> [Extracted text]
※

How can you claim that when you don't know how many might be killed in VTOL and you don't know how much it will cost? Aren't they the two fundamental pieces of data to qualify your statement?
"Seriously, what's the point? Given that the flight time is 23 minutes, this is virtually useless for any serious travel."
Even with that limited range, I could see a market for delivery of first-class passengers between an airport and downtown, for close-by values of 'downtown', connecting with regular flights.
Nobody is going to use a quadcopter for long distance travel. That is not the use case. It would be useful as a short distance shuttle, say from a rooftop in downtown SF to SFO, or downtown NYC to JFK.
Sorry, Manhattan to JFK is 18 miles. You've forgotten mileage from the drone hub to your penthouse and from JFK back to the hub. Anywhere this thing can take you, it's only going to save a few minutes over ground transport.
Drone tourism I can see.
To small for Medical and an drone for that may need to make an manual landing just about any where and not just pre planned landing zones.
Think about it: cars hurtle towards each other in very narrow channels on the surface. When you add the third dimension, it's a lot easier to have plenty of space around all vehicles, as well as much shorter transit times (and shorter routes).
Traffic control for aerial vehicles can be done on a peer-to-peer basis with no central management at all. Roads are horrendously expensive, at $7 million per mile in rural areas, and $11 million per mile in urban areas for six-lane highways.
What makes air cars feasible is going fully robotic.
-jcr
The only title of honor that a tyrant can grant is "Enemy of the State."

※

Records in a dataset
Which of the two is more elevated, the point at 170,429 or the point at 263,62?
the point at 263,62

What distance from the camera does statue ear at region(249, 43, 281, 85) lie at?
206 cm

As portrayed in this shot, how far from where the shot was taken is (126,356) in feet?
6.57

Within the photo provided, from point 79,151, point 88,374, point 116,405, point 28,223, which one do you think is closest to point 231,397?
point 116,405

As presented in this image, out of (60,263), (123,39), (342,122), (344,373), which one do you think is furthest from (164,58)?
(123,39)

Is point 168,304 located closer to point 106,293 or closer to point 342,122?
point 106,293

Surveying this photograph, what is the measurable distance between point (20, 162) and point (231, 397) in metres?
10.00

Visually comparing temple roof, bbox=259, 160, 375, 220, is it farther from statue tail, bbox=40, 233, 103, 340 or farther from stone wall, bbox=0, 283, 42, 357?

※

> [Problem] List every place name that appears in the comments on passenger drones.

> [Answer to this task] SF, SFO, NYC, JFK, Manhattan